Giovani e il Barcellona. E il Tottenham. E l’Ipswich. E il Galatasaray. E il Genoa. Ma il centrocampista-attaccante (specie rarissima) più entusiasmante del Messico antimaradoniano (nessuna blasfemia) si riassumerebbe in una simile elencazione tecnocratica? Il caso Giovani merita perché tra incomprensioni e infortuni la sua attesa orgasmica consacrazione non è ancora avvenuta.

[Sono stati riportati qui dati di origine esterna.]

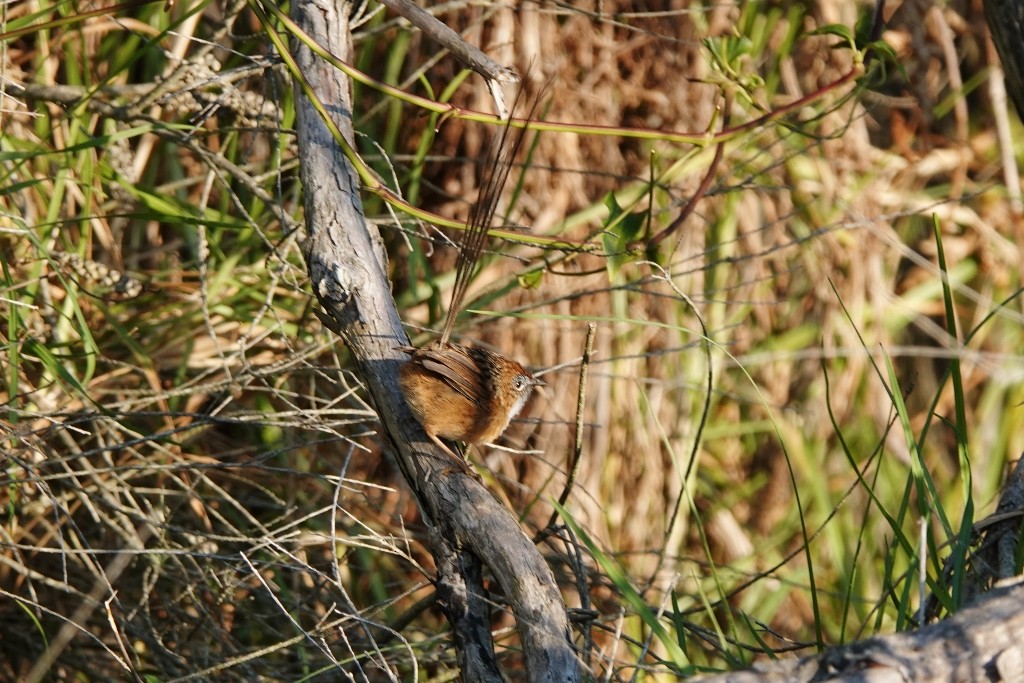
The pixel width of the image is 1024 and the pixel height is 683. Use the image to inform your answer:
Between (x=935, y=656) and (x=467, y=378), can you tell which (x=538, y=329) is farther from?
(x=935, y=656)

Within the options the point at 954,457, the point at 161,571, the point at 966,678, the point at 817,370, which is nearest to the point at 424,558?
the point at 161,571

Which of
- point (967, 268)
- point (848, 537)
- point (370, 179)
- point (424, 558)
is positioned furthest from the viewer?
point (967, 268)

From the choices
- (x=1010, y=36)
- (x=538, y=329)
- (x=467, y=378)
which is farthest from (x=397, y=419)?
(x=538, y=329)

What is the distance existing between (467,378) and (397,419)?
0.23 m

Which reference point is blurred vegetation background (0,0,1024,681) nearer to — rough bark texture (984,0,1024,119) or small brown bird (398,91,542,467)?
small brown bird (398,91,542,467)

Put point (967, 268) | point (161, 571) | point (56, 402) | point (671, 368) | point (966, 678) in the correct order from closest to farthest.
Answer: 1. point (966, 678)
2. point (161, 571)
3. point (56, 402)
4. point (671, 368)
5. point (967, 268)

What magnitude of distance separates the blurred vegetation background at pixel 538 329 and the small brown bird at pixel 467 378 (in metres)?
0.16

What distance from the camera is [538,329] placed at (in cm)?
407

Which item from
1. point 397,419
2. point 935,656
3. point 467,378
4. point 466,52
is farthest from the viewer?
point 467,378

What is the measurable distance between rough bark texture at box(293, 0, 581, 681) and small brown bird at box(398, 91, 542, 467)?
55mm

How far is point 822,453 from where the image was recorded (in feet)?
16.0

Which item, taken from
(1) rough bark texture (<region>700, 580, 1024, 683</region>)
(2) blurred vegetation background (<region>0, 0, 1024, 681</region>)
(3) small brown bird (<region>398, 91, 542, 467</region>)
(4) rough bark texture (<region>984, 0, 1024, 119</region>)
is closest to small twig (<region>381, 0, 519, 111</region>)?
(3) small brown bird (<region>398, 91, 542, 467</region>)

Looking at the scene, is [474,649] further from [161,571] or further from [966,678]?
[161,571]

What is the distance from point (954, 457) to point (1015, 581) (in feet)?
13.1
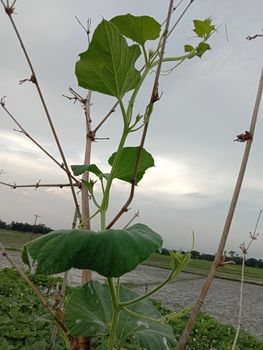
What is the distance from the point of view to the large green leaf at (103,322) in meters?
1.00

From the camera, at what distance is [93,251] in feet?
2.36

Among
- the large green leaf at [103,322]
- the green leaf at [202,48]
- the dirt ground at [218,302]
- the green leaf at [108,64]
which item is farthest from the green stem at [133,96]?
the dirt ground at [218,302]

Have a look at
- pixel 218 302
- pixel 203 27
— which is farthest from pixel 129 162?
pixel 218 302

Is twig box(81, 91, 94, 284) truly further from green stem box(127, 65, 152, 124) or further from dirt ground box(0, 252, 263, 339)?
dirt ground box(0, 252, 263, 339)

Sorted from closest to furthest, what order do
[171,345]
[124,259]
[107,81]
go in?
[124,259], [107,81], [171,345]

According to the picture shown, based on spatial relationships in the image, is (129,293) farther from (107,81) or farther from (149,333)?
(107,81)

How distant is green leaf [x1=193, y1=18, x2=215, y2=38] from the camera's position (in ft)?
3.34

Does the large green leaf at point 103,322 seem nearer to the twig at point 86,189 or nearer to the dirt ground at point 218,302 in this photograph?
the twig at point 86,189

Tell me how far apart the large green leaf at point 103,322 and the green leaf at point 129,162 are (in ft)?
0.87

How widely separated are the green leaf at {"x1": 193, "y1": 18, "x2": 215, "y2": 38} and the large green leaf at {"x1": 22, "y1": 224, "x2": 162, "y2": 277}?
0.52m

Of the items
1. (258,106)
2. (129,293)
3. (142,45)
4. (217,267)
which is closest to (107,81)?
→ (142,45)

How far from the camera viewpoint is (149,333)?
104 cm

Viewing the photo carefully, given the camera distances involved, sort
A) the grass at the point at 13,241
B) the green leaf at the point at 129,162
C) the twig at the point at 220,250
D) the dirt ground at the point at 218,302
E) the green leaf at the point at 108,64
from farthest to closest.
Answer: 1. the grass at the point at 13,241
2. the dirt ground at the point at 218,302
3. the green leaf at the point at 129,162
4. the green leaf at the point at 108,64
5. the twig at the point at 220,250

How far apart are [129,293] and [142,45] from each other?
587mm
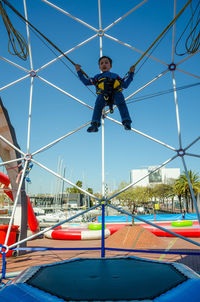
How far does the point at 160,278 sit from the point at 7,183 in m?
9.95

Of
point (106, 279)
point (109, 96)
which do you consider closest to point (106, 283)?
point (106, 279)

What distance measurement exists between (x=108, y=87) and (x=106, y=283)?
338 centimetres

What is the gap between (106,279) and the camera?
2.60 meters

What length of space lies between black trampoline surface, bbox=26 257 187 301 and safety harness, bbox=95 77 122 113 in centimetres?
299

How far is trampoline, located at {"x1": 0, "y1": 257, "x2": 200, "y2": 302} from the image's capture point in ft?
6.81

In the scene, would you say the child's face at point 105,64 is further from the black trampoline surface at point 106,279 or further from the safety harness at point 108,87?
the black trampoline surface at point 106,279

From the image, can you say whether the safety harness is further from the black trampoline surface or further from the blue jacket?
the black trampoline surface

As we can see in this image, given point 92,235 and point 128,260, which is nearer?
point 128,260

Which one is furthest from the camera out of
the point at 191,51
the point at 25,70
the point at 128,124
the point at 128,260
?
the point at 25,70

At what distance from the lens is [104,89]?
456 cm

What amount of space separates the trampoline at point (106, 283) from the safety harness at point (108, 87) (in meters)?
3.01

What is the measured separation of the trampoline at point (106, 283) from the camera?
81.7 inches

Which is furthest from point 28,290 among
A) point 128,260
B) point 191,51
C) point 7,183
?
point 7,183

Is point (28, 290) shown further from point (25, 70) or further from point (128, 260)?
point (25, 70)
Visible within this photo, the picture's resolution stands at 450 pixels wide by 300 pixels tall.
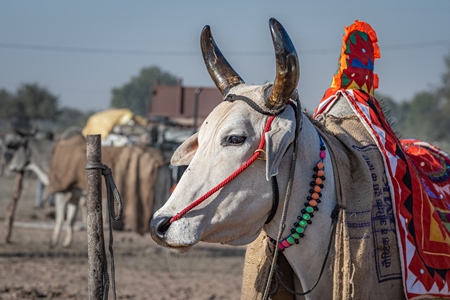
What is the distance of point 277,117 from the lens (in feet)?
9.99

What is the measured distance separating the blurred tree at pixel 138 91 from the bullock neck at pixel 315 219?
77931 mm

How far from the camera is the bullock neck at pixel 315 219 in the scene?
122 inches

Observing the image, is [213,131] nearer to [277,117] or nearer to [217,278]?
[277,117]

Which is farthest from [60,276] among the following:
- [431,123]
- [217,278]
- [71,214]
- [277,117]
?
[431,123]

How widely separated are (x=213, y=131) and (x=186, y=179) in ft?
0.85

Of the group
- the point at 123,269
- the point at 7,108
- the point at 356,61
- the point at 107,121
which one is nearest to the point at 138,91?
the point at 7,108

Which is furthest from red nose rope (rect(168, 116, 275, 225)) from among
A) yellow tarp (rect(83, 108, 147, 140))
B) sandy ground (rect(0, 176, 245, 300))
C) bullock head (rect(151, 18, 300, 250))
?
yellow tarp (rect(83, 108, 147, 140))

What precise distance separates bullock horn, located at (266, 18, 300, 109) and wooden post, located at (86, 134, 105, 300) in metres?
1.00

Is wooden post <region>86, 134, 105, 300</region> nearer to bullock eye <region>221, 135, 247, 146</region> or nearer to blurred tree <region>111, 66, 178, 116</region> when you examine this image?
bullock eye <region>221, 135, 247, 146</region>

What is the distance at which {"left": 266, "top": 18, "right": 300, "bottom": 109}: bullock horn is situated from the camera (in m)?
2.89

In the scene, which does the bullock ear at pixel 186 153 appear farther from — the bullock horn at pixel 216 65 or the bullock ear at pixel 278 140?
the bullock ear at pixel 278 140

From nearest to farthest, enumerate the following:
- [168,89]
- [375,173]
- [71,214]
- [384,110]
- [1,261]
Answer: [375,173] → [384,110] → [1,261] → [71,214] → [168,89]

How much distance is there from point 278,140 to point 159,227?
2.15 feet

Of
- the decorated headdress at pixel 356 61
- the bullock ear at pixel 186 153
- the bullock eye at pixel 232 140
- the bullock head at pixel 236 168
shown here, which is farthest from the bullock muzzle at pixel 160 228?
the decorated headdress at pixel 356 61
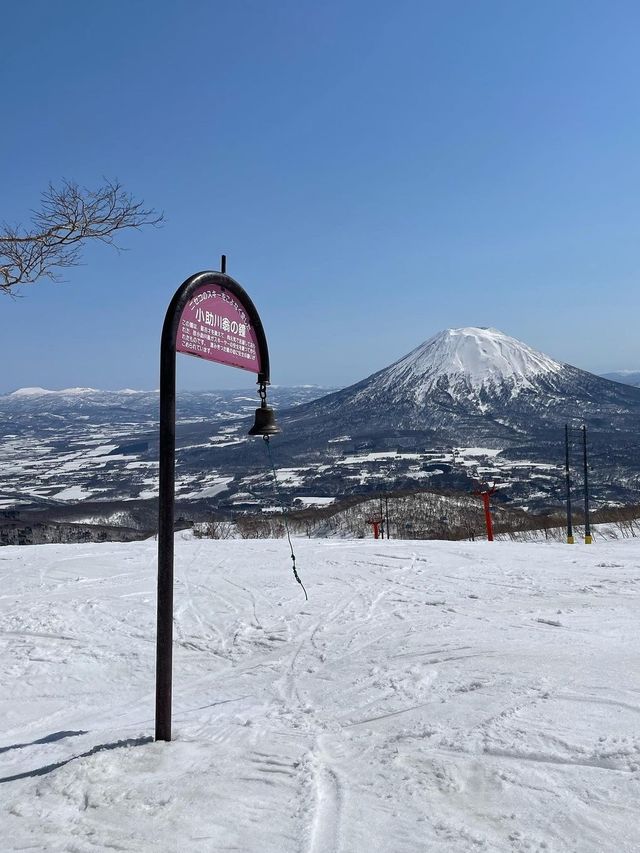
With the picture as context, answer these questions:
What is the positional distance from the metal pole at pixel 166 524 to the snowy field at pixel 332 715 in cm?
33

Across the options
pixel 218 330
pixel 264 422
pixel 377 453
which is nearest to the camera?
pixel 218 330

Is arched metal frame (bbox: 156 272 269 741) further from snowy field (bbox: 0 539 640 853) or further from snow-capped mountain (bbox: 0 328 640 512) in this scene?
snow-capped mountain (bbox: 0 328 640 512)

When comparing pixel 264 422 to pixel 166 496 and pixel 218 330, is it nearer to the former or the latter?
pixel 218 330

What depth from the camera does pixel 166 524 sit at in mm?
4453

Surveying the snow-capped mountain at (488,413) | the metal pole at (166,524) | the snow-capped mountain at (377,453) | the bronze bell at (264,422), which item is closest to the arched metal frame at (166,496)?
the metal pole at (166,524)

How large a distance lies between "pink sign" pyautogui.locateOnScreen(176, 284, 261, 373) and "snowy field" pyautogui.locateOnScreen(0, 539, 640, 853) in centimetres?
290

Nel Barcellona, che lo portò in Europa nel 2001 (il ragazzino è nato nel 1989), accogliendolo come il nuovo Messia peccato – e non è un gioco di parole abusivo – vi fosse anche un certo Lionel Messi.

Frank Rijkard lo vede in prima squadra, non lo vede, lo oscura. La cessione al Tottenham (che ne detiene anche oggi il cartellino) lo porta in Premier e anche lì non va, compresa una controversa questione legata alle visite mediche quando il suo trasferimento al Portsmouth era oltre la mera forma.

La domanda che ci si pone è perché non riesca un simile giocatore, tecnico e veloce con un ottimo sinistro, ad ambientarsi se questo è il problema. Il fattore Messi, di cui è vittima anche un certo Ibracadabra convertitosi in Ibracadaver, avrà scacciato l’egemonia giovaniana non l’irrequietezza di questo brasiliano nato in Messico. Fuori dal micromondo calcio che è la società Barcellona, il disincanto aggredisce aspettative labili. Incominciare, di nuovo, in un club strutturato di proporzioni ridotte ha giovato a Diego Milito. Genova per noi, Genoa per il Principe, Genoa anche per Giovani.